Tuesday, September 4, 2012

Kinsella is Wrong: the NDP is the best thing that has happened to Canadian unity in years.

When one thinks about the dull echo chamber that is the right wing press in this country, one gets the impression of a half dozen sneering men, telling each other cynical half-truths, trying to top each other’s rants and creating new and more inventive mythologies. Now imagine that you take a Liberal party hack and you throw him into the room. He can join the mythmaking, he can tell his own half-truths, but ultimately he will end up talking to himself. Instead of a small community in the echo-chamber he will find himself hearing only the sound of his own agreement, with a small number of disconnected former Liberal staff members sending emails to his lonely island.

Poor Warren Kinsella.

There was a day when his echo-chamber was larger, when the chorus of yes-men louder, when he could comfortably (yet inaccurately) describe himself as being around the centre of Canadian opinion. Now he has joined with the forces of mediocrity, at the crossroads where incoherent arguments and bad grammar meet xenophobia: on the opinion pages of the Sun News tabloids.

His opinion piece in today’s Sun was the first blast of what will become a Liberal talking point in the next few months – that the NDP is pandering to the Quebec sovereignty movement and that they are both incapable and unwilling to fight for Canada. He states that the New Democrats have “a caucus overflowing with crypto-separatists,” (“Crypto,” a nice way to defend yourself against libel) and faults the NDP for having courted and gotten the Bloc Quebecois vote. He claims the danger the NDP poses is that “they’ve got the Sherbrooke Declaration,” which says that they will accept a yes vote if it happens to garner the support of a majority of Quebecers.

While I have to approve of the fact that, unlike many of the writers that one finds on the pages of the Sun, he seems to use proper punctuation and the words he has written all mean what he thought they meant, his rage at the NDP is misplaced and his analysis is wrong.

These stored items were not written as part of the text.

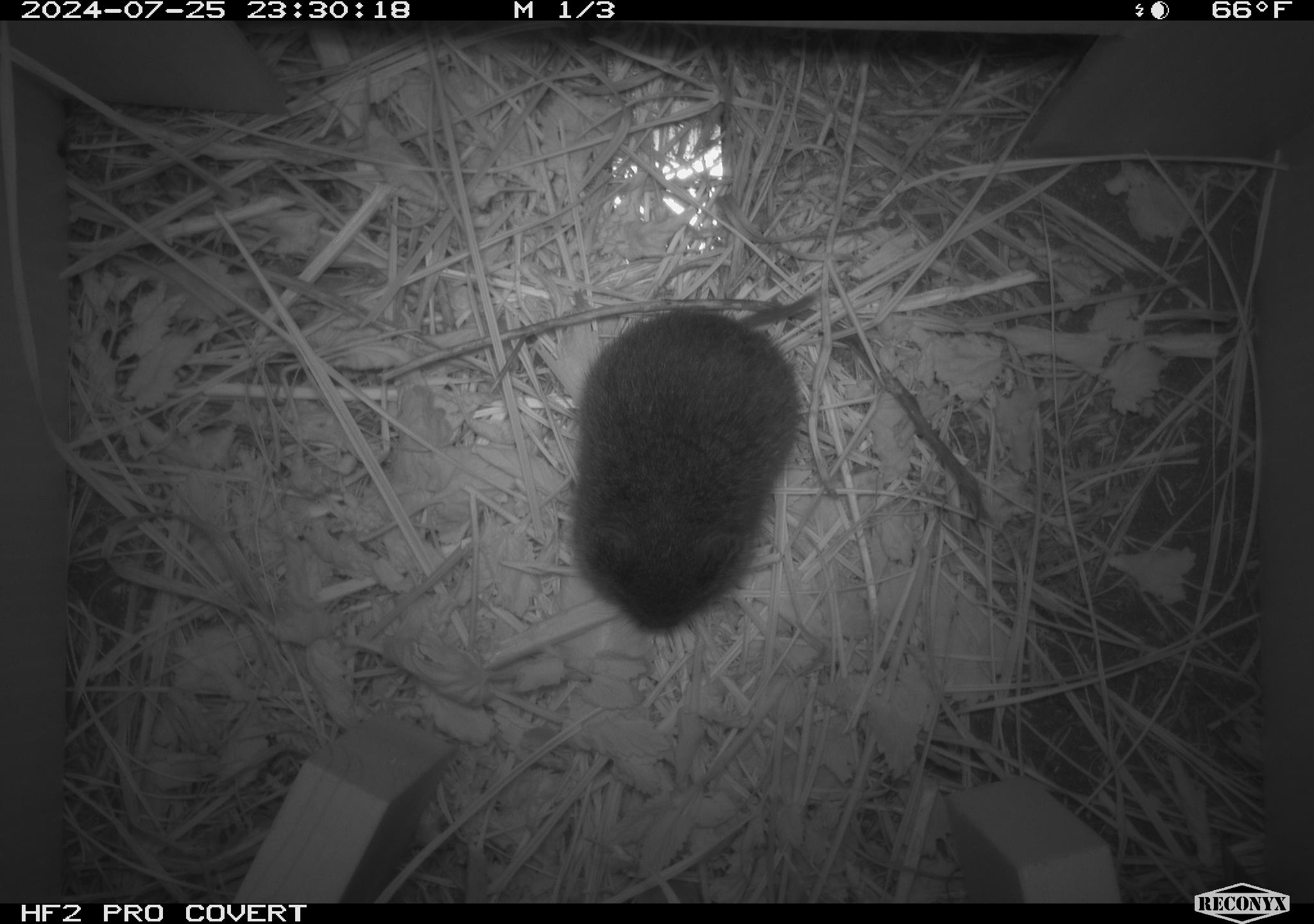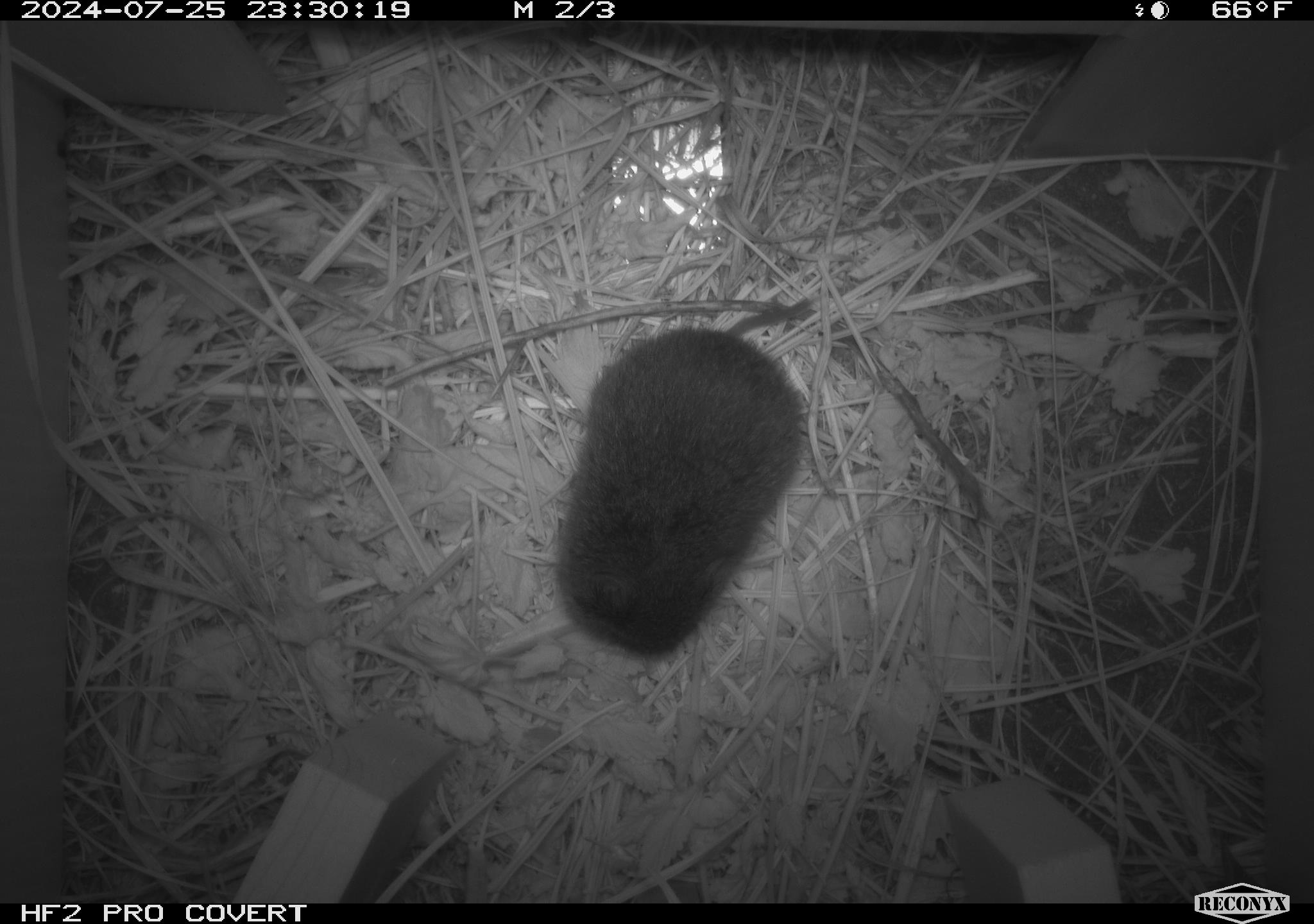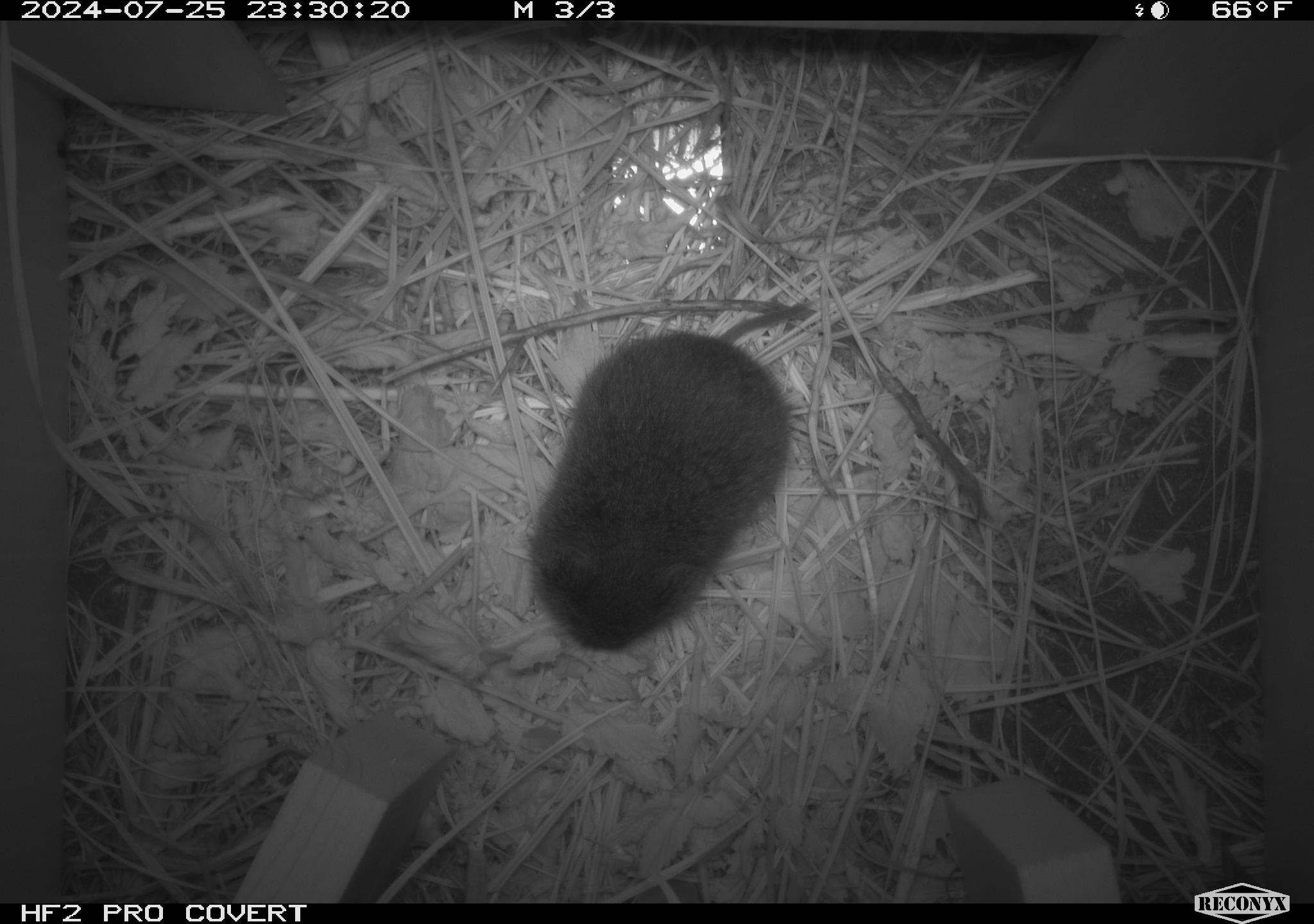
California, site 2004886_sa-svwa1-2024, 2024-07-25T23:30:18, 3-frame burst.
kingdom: Animalia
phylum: Chordata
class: Mammalia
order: Rodentia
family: Cricetidae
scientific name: Arvicolinae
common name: voles, lemmings, and muskrats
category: arvicolinae subfamily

The NDP has crypto-separatists? Ok. Except that they all ran for and were elected under the banner of a federalist party. They all agreed to the NDP platform, which includes Canadian unity. Every NDP MP is very publicly a federalist. Anyone who starts talking about what people “actually” believe starts to fall into the world of the conspiracy theorists who can say anything without requiring proof.

Shall we have trials to find out what people actually believe or should we just judge them by their actions? NDP MPs all publicly support Canadian unity.

He is right on the fact that a sizable proportion of the NDP Quebec vote was sovereigntist, but it also included everything else in the province. The NDP picked up seats and votes from every party, including the Bloc.

But let me ask, what did we ever get by keeping the separatists out in the cold? By lumping themselves into a party that could literally provide nothing for them on the federal scene, they became more embittered with this country as it drew away from them and their concerns. By voting NDP these supposed separatists voted for a federalist party. Kinsella’s Orwellian analysis would have us believe that this is a danger to the country, rather than the best news this country has received in decades.

And what of the Sherbrooke declaration? Kinsella calls it a problem if we agree that there should be a method by which territories should be allowed to separate. I agree that this is a bitter pill to swallow, however this is a norm of international law. And the alternatives are far worse.

I’m not sure what Prime Minister Kinsella would do if a referendum were won at 51%. Quebec City would consider it to be a legitimate result and would declare sovereignty. Would Kinsella then send in the tanks? Would he take Quebec to the Supreme Court? Would he just ignore the vote because he doesn’t see it as legitimate, as the separatists begin to set up their own state?

Like it or not, the clarity act provides very little clarity on what constitutes a clear majority. Is it 66%? 80%? 55%? I would like to know if there is a number that better reflects the concept of a clear majority than 50% plus 1, which is its literal definition.

But forget about the details, the point he misses is that the NDP’s victory was the end of a certain kind of politics. Ten years ago in Quebec, the politics ran on the Federalist/Nationalist axis, and the Liberals could be guaranteed a certain portion of the vote using Quebec sovereignty as a bugbear. The NDP and Conservatives found it impossible to gain a hold in the province because the soft votes on either side were worried about the federal issue, and could be scared into voting Liberal or Bloc.

That type of politics is dead, and the bright future is here.

Kinsella teaches us little about the NDP but much about the Liberals. The LPC is trying to return to its glory days by bringing back a politics of fear. I’m happy to say, it will not work.

Get some new ideas Warren and, while you’re at it, get yourself a better writing gig. You’re embarrassing yourself there.